*What is asked:* Copy out the line containing "Out of pixel" and each line after it, through the last one in the material, exactly as written.

*Exercise material:*
######
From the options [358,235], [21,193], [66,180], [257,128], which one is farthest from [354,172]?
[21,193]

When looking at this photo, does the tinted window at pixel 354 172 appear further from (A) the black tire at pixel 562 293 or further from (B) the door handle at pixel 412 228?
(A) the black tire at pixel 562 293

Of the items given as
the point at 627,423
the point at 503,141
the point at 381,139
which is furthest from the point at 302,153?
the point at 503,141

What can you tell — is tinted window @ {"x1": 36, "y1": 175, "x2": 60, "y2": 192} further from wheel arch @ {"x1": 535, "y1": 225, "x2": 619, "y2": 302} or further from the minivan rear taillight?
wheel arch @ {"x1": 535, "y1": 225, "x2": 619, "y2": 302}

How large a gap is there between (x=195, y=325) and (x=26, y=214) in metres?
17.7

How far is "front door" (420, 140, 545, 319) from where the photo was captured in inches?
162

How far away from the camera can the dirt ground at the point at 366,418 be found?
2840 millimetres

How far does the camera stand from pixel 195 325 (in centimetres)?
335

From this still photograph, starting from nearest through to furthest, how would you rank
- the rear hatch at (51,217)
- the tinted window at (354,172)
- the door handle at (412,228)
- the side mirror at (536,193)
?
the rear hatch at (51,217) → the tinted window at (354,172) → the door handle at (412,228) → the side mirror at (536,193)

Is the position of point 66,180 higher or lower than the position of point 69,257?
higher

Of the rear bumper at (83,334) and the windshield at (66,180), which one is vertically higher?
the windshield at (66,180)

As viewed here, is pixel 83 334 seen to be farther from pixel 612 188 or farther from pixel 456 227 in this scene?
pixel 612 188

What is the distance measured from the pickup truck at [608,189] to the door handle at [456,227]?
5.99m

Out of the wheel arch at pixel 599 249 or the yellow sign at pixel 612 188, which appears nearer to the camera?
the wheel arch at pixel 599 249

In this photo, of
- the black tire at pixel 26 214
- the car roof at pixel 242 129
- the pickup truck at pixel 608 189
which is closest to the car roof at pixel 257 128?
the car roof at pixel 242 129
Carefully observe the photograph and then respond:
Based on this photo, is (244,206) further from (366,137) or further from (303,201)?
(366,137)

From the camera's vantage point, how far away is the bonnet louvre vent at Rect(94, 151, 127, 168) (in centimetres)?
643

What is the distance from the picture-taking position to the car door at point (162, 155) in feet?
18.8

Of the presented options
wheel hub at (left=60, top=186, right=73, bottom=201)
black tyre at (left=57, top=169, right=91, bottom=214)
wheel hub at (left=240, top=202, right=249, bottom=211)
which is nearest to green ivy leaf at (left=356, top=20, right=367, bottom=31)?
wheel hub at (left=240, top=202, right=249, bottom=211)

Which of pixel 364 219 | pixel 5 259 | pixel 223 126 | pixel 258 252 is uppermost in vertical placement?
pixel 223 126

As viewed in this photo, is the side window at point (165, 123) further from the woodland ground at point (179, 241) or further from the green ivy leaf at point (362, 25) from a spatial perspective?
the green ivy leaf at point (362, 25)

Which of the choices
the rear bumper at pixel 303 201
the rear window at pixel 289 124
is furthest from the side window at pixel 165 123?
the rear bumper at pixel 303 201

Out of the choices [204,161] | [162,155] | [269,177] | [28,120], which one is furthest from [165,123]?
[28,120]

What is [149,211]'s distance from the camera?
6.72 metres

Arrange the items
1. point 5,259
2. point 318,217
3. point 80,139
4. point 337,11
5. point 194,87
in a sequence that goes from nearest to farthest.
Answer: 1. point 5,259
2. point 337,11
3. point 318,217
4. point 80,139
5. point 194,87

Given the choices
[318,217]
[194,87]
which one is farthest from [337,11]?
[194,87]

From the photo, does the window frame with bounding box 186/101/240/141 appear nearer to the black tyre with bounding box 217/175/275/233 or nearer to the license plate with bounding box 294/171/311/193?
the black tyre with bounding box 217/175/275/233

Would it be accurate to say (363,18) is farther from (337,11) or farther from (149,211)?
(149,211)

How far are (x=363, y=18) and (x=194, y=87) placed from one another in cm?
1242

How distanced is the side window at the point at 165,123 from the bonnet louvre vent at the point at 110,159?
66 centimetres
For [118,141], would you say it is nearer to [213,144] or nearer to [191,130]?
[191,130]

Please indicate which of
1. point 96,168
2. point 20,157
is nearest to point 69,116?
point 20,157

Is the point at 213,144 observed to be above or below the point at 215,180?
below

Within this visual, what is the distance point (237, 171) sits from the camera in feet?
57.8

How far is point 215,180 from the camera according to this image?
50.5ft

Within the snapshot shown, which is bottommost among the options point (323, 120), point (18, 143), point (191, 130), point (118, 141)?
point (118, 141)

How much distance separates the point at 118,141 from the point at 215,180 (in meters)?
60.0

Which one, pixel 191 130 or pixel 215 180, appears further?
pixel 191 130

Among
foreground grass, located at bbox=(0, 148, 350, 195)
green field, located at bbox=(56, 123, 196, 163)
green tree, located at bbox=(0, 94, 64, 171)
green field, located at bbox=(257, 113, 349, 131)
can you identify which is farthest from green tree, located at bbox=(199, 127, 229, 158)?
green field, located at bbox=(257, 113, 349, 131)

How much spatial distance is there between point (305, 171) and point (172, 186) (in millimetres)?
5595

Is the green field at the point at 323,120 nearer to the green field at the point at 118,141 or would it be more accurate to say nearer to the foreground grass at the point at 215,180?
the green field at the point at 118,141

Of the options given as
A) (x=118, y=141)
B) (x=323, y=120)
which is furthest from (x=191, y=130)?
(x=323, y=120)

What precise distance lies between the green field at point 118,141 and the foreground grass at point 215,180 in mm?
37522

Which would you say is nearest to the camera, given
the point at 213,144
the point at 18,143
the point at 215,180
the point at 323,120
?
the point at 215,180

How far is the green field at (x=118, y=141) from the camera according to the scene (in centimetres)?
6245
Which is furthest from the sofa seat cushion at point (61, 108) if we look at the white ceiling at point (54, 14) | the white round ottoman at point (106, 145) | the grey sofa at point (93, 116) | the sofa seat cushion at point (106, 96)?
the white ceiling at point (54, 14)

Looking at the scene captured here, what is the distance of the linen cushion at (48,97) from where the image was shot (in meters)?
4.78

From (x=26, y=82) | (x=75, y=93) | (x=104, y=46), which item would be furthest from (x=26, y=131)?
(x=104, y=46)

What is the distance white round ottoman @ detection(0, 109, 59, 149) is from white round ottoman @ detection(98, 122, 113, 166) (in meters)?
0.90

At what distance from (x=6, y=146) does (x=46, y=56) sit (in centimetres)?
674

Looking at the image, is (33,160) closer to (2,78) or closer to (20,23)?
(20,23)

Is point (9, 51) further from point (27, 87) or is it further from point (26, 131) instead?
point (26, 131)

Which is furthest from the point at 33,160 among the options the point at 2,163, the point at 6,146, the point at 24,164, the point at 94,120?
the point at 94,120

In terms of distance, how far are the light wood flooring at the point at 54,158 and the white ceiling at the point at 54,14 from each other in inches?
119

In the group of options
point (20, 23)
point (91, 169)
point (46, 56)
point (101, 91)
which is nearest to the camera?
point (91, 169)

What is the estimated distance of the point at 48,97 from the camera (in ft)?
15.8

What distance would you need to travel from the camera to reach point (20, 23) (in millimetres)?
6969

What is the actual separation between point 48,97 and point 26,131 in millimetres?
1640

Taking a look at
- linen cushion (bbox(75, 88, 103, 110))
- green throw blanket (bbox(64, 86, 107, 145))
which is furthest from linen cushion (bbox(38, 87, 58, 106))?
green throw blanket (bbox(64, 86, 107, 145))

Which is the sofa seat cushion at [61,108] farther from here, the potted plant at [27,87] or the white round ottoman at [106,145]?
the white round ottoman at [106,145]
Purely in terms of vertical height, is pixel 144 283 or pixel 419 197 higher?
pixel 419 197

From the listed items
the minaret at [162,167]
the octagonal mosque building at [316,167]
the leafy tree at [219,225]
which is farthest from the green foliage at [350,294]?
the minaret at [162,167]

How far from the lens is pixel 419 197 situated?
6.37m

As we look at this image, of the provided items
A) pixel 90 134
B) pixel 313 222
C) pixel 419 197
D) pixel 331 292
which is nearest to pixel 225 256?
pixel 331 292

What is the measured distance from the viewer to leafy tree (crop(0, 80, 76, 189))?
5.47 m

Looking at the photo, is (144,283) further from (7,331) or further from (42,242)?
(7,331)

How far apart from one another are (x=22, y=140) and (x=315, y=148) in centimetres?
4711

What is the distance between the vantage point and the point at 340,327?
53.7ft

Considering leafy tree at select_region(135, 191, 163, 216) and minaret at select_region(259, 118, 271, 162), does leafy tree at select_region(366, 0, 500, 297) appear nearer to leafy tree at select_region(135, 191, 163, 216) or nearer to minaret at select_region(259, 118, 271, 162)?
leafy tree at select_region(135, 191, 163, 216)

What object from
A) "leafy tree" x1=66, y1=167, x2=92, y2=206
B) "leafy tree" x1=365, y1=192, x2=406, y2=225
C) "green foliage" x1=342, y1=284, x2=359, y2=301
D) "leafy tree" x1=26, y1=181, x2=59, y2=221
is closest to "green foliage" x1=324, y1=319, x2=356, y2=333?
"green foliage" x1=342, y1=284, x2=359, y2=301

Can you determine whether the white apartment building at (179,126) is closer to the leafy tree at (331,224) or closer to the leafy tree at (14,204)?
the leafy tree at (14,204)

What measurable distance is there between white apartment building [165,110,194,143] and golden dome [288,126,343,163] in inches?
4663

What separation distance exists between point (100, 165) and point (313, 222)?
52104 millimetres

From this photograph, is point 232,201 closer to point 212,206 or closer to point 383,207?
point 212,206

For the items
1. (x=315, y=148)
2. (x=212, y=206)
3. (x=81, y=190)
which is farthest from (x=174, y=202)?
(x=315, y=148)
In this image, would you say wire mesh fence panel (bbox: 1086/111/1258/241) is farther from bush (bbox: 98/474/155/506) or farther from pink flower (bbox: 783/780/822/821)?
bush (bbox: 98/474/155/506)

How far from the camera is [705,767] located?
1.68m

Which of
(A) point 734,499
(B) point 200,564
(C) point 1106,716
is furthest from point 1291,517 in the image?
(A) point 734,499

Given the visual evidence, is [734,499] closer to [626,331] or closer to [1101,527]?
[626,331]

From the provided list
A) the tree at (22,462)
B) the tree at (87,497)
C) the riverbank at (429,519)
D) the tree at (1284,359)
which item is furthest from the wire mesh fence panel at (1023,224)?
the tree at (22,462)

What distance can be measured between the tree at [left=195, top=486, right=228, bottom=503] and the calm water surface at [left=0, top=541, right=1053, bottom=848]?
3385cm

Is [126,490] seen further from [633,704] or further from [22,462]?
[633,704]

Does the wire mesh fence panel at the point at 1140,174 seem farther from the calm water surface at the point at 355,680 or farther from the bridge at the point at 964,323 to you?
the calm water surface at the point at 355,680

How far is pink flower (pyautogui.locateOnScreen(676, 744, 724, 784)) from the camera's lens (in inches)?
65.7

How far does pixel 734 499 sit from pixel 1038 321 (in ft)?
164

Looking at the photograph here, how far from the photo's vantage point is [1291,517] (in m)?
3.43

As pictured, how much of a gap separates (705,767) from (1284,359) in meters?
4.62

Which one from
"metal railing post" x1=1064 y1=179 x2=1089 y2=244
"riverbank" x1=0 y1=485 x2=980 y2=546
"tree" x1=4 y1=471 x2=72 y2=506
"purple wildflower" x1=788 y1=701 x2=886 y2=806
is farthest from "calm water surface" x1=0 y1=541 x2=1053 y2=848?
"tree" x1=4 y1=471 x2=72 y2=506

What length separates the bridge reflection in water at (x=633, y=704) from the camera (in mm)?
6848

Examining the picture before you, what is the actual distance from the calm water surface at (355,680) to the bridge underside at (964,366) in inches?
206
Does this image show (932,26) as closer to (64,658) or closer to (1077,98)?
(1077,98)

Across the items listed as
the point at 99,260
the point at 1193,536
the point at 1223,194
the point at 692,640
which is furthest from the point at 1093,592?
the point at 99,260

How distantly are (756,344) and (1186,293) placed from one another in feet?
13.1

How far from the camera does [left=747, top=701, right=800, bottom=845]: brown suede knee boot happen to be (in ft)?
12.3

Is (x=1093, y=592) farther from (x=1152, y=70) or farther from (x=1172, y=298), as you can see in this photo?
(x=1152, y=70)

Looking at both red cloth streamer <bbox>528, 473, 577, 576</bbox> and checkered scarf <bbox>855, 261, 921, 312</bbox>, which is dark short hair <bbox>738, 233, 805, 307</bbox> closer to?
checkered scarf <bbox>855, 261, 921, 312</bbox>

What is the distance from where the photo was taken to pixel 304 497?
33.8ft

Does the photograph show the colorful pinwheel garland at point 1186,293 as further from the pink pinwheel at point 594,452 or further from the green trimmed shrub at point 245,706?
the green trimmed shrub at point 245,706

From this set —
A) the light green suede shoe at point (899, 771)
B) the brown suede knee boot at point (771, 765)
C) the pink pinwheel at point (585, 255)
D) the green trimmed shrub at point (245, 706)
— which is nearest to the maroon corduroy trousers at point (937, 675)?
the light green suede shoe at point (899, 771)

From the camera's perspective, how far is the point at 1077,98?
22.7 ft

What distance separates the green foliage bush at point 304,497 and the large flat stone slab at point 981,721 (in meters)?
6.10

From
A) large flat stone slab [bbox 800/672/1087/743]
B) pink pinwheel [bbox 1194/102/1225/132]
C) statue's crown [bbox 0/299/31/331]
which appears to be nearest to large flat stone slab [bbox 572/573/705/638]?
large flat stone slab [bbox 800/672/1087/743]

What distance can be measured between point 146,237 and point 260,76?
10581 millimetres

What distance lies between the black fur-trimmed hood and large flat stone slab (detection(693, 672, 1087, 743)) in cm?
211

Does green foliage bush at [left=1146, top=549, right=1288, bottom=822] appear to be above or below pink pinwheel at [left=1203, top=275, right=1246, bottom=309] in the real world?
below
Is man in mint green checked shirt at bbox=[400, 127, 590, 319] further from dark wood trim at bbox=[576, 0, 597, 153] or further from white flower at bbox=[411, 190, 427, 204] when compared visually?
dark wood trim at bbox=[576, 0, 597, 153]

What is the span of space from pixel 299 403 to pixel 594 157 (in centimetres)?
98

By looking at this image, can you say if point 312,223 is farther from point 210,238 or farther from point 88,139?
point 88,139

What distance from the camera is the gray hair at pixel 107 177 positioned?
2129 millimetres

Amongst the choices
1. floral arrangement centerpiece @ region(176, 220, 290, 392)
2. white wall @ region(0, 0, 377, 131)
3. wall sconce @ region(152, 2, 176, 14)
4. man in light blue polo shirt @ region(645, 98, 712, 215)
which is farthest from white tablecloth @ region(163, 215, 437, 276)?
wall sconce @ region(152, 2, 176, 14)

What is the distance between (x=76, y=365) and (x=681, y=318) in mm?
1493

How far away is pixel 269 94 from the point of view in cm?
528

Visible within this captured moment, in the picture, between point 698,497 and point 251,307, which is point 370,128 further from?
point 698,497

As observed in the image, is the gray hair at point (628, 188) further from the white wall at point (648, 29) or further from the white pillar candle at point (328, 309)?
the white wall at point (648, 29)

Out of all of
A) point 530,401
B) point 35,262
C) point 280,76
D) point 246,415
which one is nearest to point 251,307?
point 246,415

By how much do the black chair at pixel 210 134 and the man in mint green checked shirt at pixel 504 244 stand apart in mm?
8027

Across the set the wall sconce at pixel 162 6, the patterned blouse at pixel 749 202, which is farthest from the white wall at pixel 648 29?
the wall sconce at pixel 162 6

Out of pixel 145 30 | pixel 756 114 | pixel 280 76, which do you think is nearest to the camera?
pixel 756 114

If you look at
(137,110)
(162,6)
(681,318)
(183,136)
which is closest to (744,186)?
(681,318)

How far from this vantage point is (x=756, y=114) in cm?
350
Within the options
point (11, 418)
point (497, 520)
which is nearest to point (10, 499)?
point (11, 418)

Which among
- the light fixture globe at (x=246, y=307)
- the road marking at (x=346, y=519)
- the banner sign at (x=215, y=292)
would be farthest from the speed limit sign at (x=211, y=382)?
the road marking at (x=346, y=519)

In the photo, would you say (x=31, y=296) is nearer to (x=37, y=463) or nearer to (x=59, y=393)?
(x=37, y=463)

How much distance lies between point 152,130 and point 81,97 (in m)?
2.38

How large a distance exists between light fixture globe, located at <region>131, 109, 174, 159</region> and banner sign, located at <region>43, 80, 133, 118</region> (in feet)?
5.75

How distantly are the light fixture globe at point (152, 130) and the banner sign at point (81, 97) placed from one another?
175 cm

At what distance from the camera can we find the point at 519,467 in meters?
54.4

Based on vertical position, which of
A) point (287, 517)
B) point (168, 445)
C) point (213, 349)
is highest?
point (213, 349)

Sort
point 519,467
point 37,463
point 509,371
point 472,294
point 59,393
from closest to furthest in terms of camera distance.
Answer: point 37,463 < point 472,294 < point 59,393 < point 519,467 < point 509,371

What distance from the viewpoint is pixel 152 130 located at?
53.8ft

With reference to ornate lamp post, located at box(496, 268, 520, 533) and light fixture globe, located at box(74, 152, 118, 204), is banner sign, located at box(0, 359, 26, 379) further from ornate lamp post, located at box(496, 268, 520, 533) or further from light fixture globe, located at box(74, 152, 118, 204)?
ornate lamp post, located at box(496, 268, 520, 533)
######
*Correct answer:*
Out of pixel 145 30 | pixel 756 114 | pixel 280 76, which do you think is nearest to the camera?
pixel 756 114

If you look at
(137,110)
(162,6)
(681,318)
(183,136)
which is closest to (744,186)?
(681,318)

How far from this vantage point is (x=756, y=114) in cm?
350
Within the options
point (11, 418)
point (497, 520)
which is nearest to point (10, 499)?
point (11, 418)

Which among
- the light fixture globe at (x=246, y=307)
- the road marking at (x=346, y=519)
- the banner sign at (x=215, y=292)
would be farthest from the speed limit sign at (x=211, y=382)?
the road marking at (x=346, y=519)

In the photo, would you say (x=31, y=296) is nearer to (x=37, y=463) or nearer to (x=59, y=393)?
(x=37, y=463)

How much distance lies between point 152,130 and point 81,97 (in m)?
2.38

How large a distance exists between light fixture globe, located at <region>131, 109, 174, 159</region> and banner sign, located at <region>43, 80, 133, 118</region> (in feet)?
5.75

How distantly are the light fixture globe at point (152, 130) and the banner sign at point (81, 97) placed from one another?
175 cm

At what distance from the camera can we find the point at 519,467 in meters?
54.4

Based on vertical position, which of
A) point (287, 517)
B) point (168, 445)
C) point (213, 349)
is highest?
point (213, 349)

Sort
point 519,467
point 37,463
point 509,371
point 472,294
point 59,393
from closest to furthest in terms of camera distance.
Answer: point 37,463 < point 472,294 < point 59,393 < point 519,467 < point 509,371

What distance from the viewpoint is pixel 152 130 located at?
53.8ft

With reference to ornate lamp post, located at box(496, 268, 520, 533) and light fixture globe, located at box(74, 152, 118, 204), is banner sign, located at box(0, 359, 26, 379) further from ornate lamp post, located at box(496, 268, 520, 533) or further from light fixture globe, located at box(74, 152, 118, 204)?
ornate lamp post, located at box(496, 268, 520, 533)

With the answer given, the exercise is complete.